What you will do »
[1] In the 1902 news report on the four gas deaths, where was Henry Kohen found dead?
[2] Carry the 1902 news report on the four gas deaths forward from its final sentence.

Selected passage section start

New York, NY Four Suffocated by Gas, Apr 1902

FOUR SUFFOCATED BY GAS

Tragedy Followed Celebration of Young Man's Engagement

Bodies of the Bridegroom-to-Be, His Mother, Sister, and a Girl Friend Found by His Business Partner.

Esther Kohen, fifty years old, a widow; her son Henry, twenty-three; a daughter, Lena, seventeen, and a Hungarian friend, Edith Flow, sixteen, were found dead from illuminating gas at 8 o'clock last night in the apartments of the Kohens at 1157 Third Avenue. A gas jet was turned on in the parlor, where Henry lay dead on a lounge.

The three women were undressed and in one bed in the bedroom. All the windows, fanlights, and outer doors were closed. There was an engagement celebration at the Kohen apartment Monday night, to celebrate the betrothal of Henry Kohen to Miss Eva Ginsberg, daughter of Moses Ginsberg of 46 Allen Street. The festivities were attended by a number of friends invited by Henry and his fiancee.

The dancing and other amusements were kept up until 2 o'clock yesterday morning. Henry's sweetheart and her father then left to go to her own home and the Kohens retired.

Edith Flow decided, on the invitation of the Kohens, to spend the night there. Henry Kohen was partner in a bicycle business, at Third Avenue and Ninety-Third Street, with Meyer Karonsky of 217 East Ninety-Fifth Street. Kohen not having appeared at the store all day, Karonsky went to Kohen's home to ascertain the reason.

Selected passage section end
Source information section start

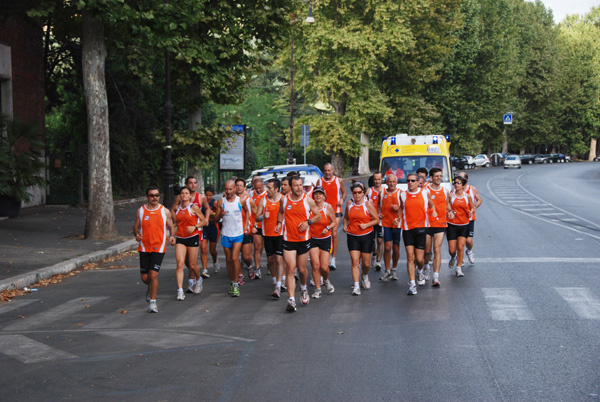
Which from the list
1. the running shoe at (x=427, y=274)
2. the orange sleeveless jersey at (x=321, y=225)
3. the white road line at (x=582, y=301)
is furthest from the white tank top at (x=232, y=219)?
the white road line at (x=582, y=301)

Source information section end

Written responses »
[1] He was found on a lounge in the parlor, where a gas jet was turned on.

[2]
Not receiving any response to his knocking, and smelling gas, he became alarmed and forced in the door. Accompanied by Mrs. Clara Berente, who lives on the same floor, he went in and threw open the windows, and then the bodies were discovered. The gas in the room where the women lay dead was not turned on and, in the kitchen, the gas was burning low.

Policeman O'Neill of the East Eighty-Eighth Street Station was called in. He sent to the Presbyterian Hospital for an ambulance, which arrived in charge of Dr. Keatber. The surgeon said that all four had been dead many hours. So far as could be learned, there had been no quarrel in the flat Monday night. None of the neighbors knew the residence of the Flow girl.